In the United Kingdom, any dog that poses a serious threat to public safety can be euthanized, and their owners can face imprisonment for up to 14 years, along with a lifelong ban on owning dogs. However, the alarming surge in fatalities and other dog attacks necessitates more decisive action, particularly targeting the American XL bully. Regrettably, the number of fatal and severe dog attacks has witnessed a significant rise this year, with the American XL bully being disproportionately involved in these incidents.

An American XL Bully Dog

Consequently, the UK government has recognized the urgency to update the existing list of banned dogs to include the American XL bully. These dogs seem to be regarded by some as status symbols, prized for their aggressive temperament. The Defra Press Office firmly asserts that such behavior will no longer be tolerated.

According to the office, this matter has been under consideration for some time. However, implementing this change within the confines of the law is not as straightforward as it may seem, primarily due to the fact that the XL Bully is not officially recognized as a breed in the UK. Officials are diligently collaborating with experts to promptly establish a formal definition of the American XL bully and its distinguishing characteristics.

This will enable its inclusion in the list of four breeds already banned by the Dangerous Dogs Act, which currently comprises the Pit Bull Terrier, Japanese Tosa, Dogo Argentino, and Fila Brasileiro.

Campaigners, including the mother of 10-year-old Jack Lis who tragically lost his life to an XL bully in 2021, have been fervently advocating for a ban on this breed. The urgency of their plea was further amplified when a distressing video surfaced, capturing an XL bully cross-breed breaking free from its collar on a street in Birmingham last weekend, The Guardian reported. This unleashed dog proceeded to attack innocent individuals, including an 11-year-old girl who suffered bites to her arm and shoulder.

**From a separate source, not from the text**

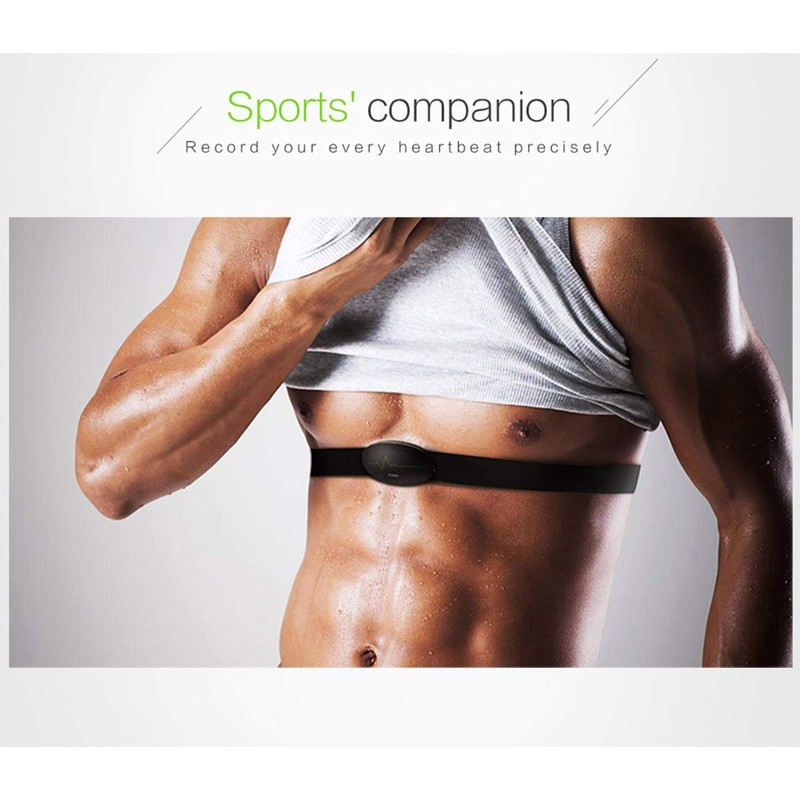 EZON Heart Rate Monitor for Men and Women Waterproof HR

The gravity of this incident prompted Suella Braverman, the home secretary, to swiftly announce her intention to seek "urgent advice" regarding a potential ban. The subsequent public outcry reverberated throughout the nation, compelling British Prime Minister Rishi Sunak to address the issue. In a resolute statement last Friday, he unequivocally labeled American XL Bully dogs as a "menace to our communities" and unveiled plans to prohibit the breed.